QUESTIONS:
1 > In the text on TTS steering, what happens to bracketed instructions on Realtime TTS 1.5 Max and 1.5 Mini?
2 > Transcribe the text on TTS steering from the words "Q: Can I use" up to and including the words "steering use TTS-2.".

SOURCE DOCUMENT:
......
Natural-language TTS steering: how to control emotion, tone, and style in 2026

Q: What dimensions of voice can Inworld TTS-2 control?

Inworld TTS-2 (research preview) exposes 8 steering dimensions: emotion, articulation, intonation, volume, pitch, range, speed, and vocal style. It also accepts inline non-verbals such as [laugh], [sigh], [breathe], [cough], [yawn], and [clear_throat]. Steering instructions are written in English regardless of the target speech language.

Q: What is the deliveryMode field in TTS-2?

deliveryMode is an optional field on the /tts/v1/voice request body for the inworld-tts-2 model. It accepts STABLE (most consistent across requests, narrower emotional range), BALANCED (default, mix of consistency and expressiveness), or CREATIVE (maximum emotional range, less predictable). It is independent of the temperature parameter and helps you trade reliability for performance variance per call.

Q: How does Inworld TTS-2 steering compare with ElevenLabs v3 audio tags?

Both approaches embed bracketed instructions in the script. ElevenLabs v3 ships audio tags for use cases like [whispers], [excited], [sighs] and supports 70+ languages. Inworld TTS-2 generalizes the idea to 8 explicit steering dimensions, adds a deliveryMode field for run-to-run variance control, and is designed for realtime applications (sub-200ms TTFT median). ElevenLabs explicitly does not recommend v3 for realtime use cases.

Q: Can I use steering tags with Inworld TTS 1.5?

No. Steering tags are only supported on inworld-tts-2 (research preview). On Realtime TTS 1.5 Max and 1.5 Mini, bracketed instructions are read aloud literally. TTS 1.5 still supports a limited set of experimental emotion markups like [happy], [sad], [angry], but for natural-language steering use TTS-2.
......
RECORDED DATA:

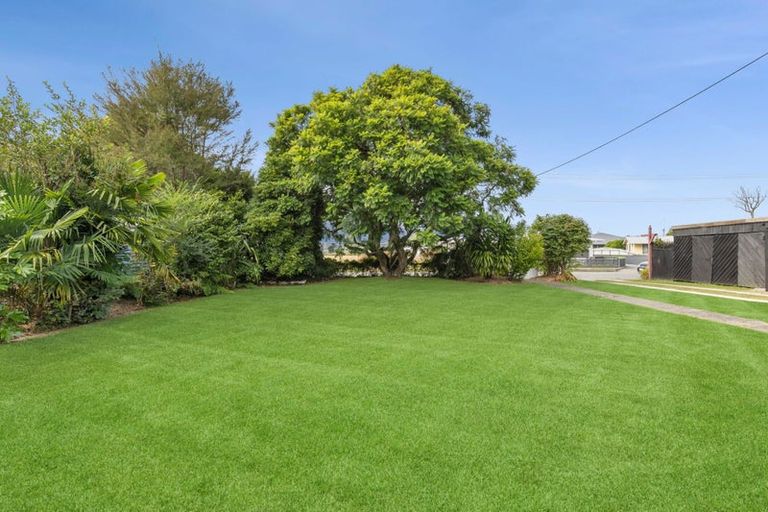 Photo of property in 61 Motupipi Street, Takaka, 7110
......
TASK-BY-TASK ANSWERS:
1 > They are read aloud literally.

2 >
Q: Can I use steering tags with Inworld TTS 1.5?

No. Steering tags are only supported on inworld-tts-2 (research preview). On Realtime TTS 1.5 Max and 1.5 Mini, bracketed instructions are read aloud literally. TTS 1.5 still supports a limited set of experimental emotion markups like [happy], [sad], [angry], but for natural-language steering use TTS-2.